__TASK TO CARRY OUT__.
Give the lines again exactly as they appear below, from the line with "40x48 Clear Trash Bags Heavy Duty 200/cs" to the line with "Going for night", both included, and only those lines. Leave every picture out.

__DATA TO EXAMINE__.
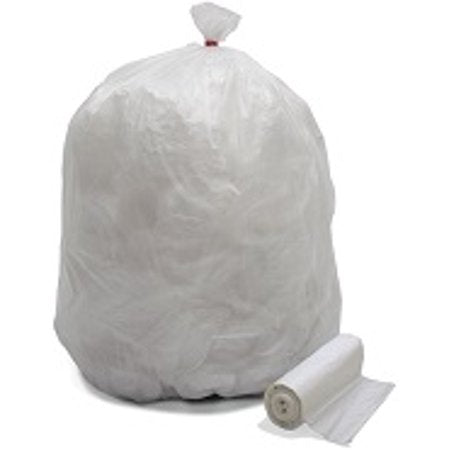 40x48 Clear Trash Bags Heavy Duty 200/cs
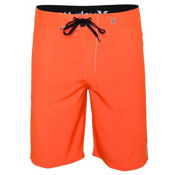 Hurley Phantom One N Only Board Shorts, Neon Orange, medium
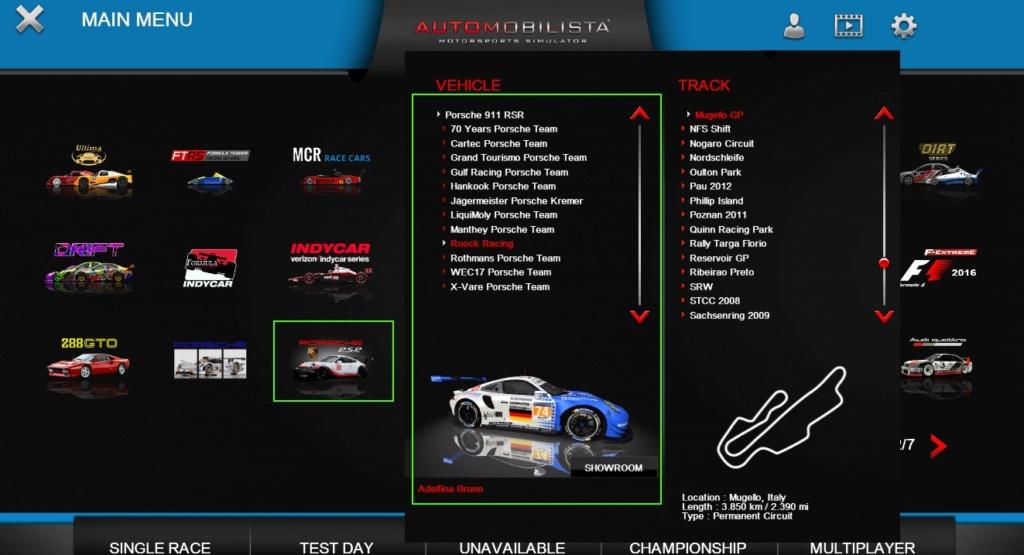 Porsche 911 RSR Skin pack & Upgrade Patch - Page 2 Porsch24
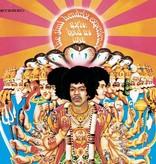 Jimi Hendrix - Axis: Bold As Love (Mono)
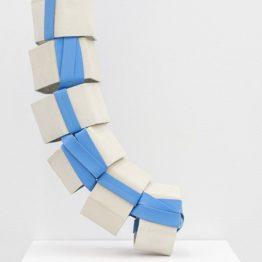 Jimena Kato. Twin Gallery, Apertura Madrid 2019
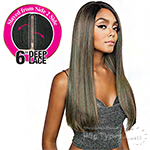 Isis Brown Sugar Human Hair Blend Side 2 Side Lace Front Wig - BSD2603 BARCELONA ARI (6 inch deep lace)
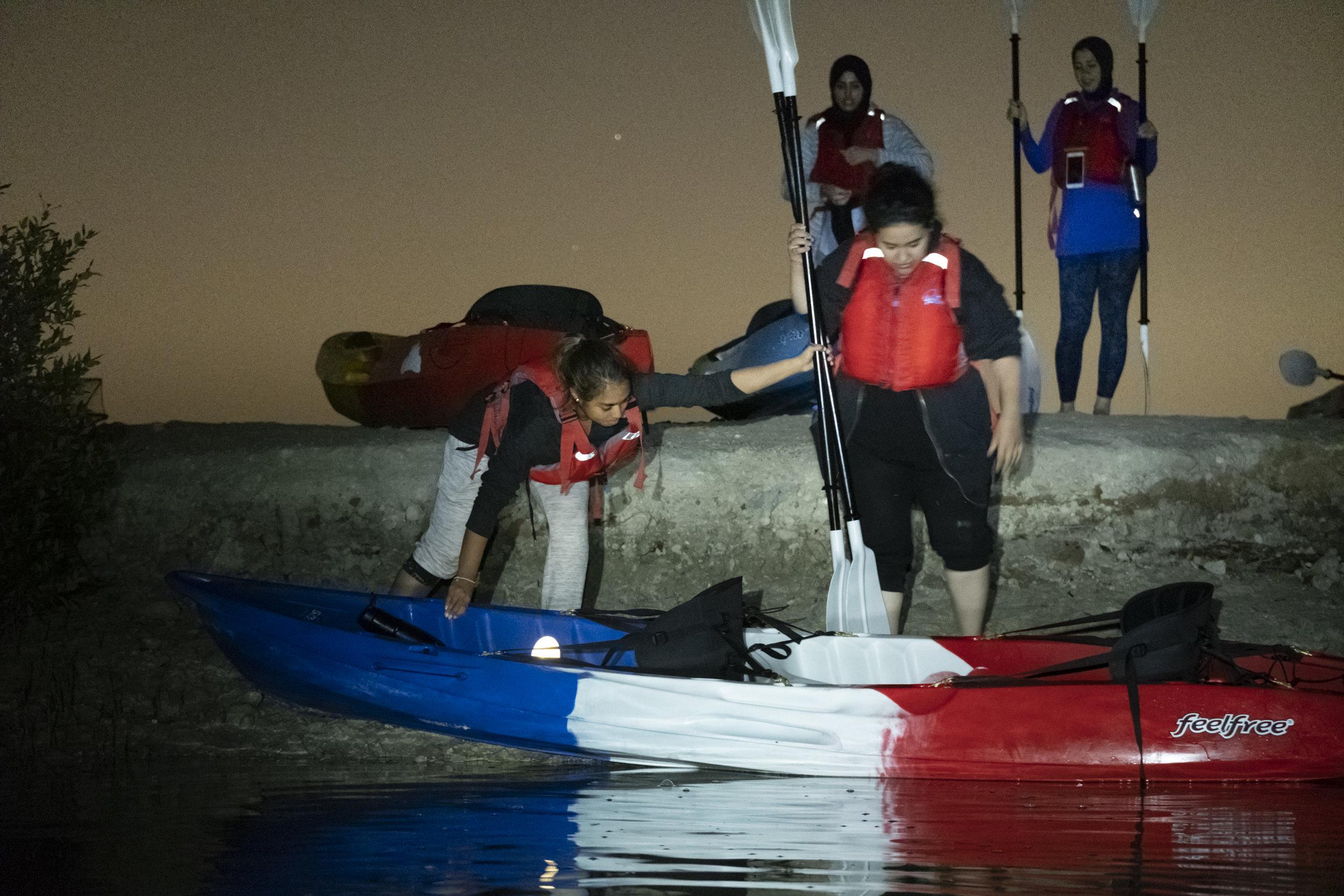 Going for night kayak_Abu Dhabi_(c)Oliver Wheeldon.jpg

* * *

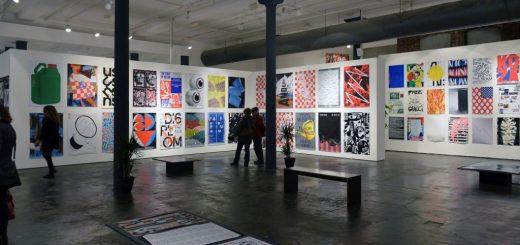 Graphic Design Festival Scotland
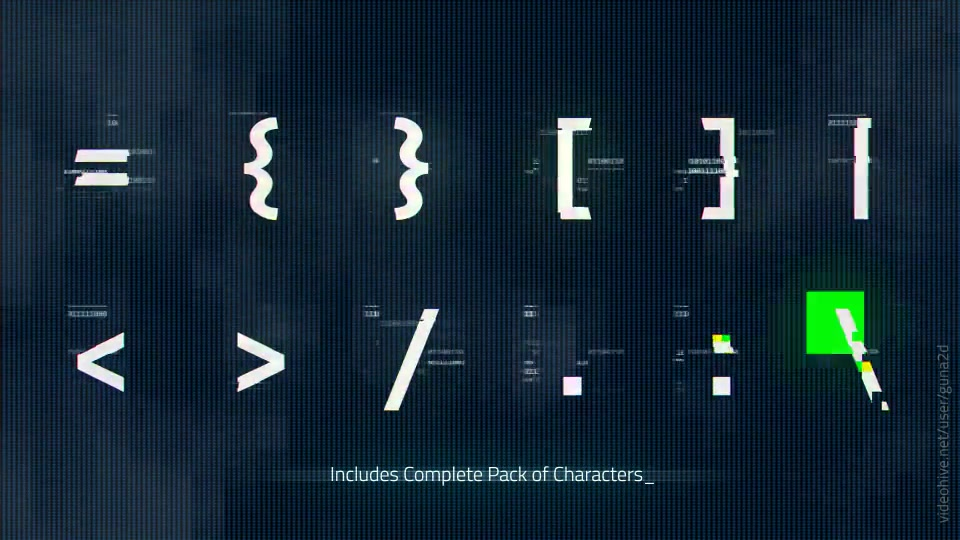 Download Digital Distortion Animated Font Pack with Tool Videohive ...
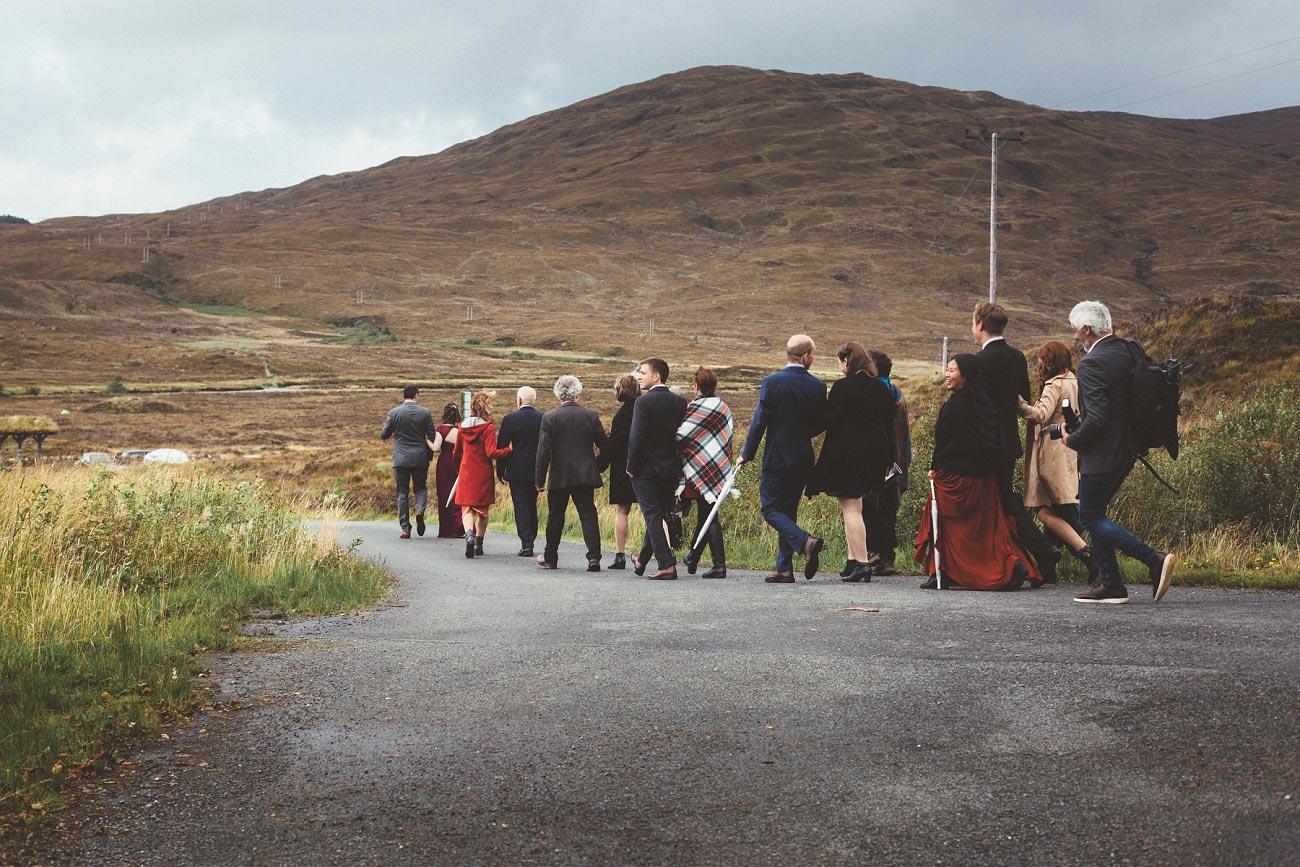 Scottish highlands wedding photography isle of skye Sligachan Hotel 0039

...

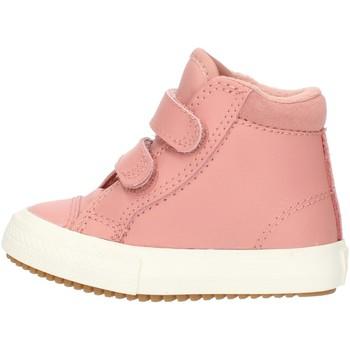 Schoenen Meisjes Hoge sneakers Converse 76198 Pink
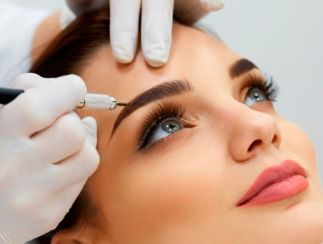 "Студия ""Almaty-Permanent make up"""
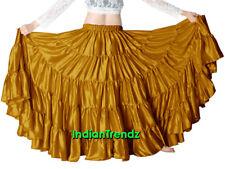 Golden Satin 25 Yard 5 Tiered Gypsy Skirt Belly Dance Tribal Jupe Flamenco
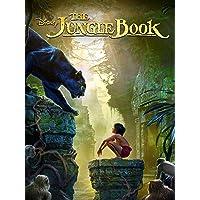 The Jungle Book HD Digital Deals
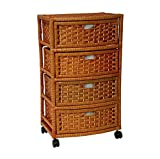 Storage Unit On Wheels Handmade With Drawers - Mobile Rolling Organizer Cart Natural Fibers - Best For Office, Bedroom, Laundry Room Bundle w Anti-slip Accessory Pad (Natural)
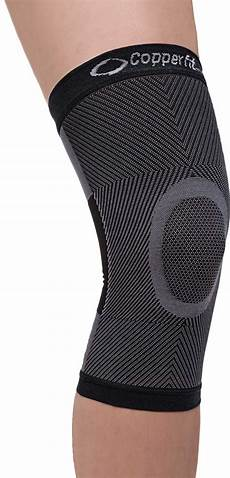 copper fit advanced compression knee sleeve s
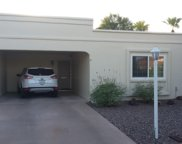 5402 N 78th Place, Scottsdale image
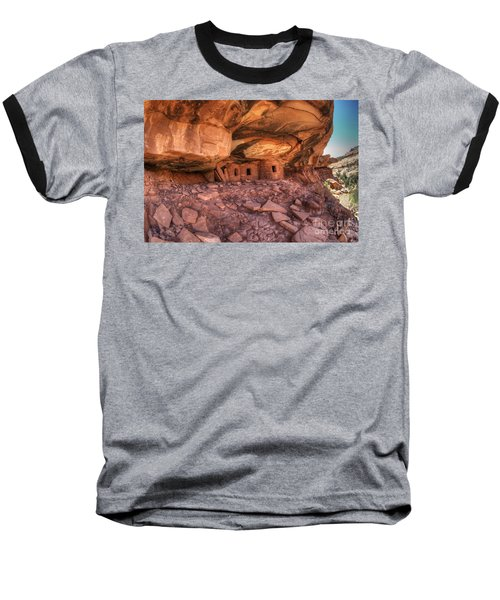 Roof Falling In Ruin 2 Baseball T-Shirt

__TASK SOLUTION__.
 40x48 Clear Trash Bags Heavy Duty 200/cs
 Hurley Phantom One N Only Board Shorts, Neon Orange, medium
 Porsche 911 RSR Skin pack & Upgrade Patch - Page 2 Porsch24
 Jimi Hendrix - Axis: Bold As Love (Mono)
 Jimena Kato. Twin Gallery, Apertura Madrid 2019
 Isis Brown Sugar Human Hair Blend Side 2 Side Lace Front Wig - BSD2603 BARCELONA ARI (6 inch deep lace)
 Going for night kayak_Abu Dhabi_(c)Oliver Wheeldon.jpg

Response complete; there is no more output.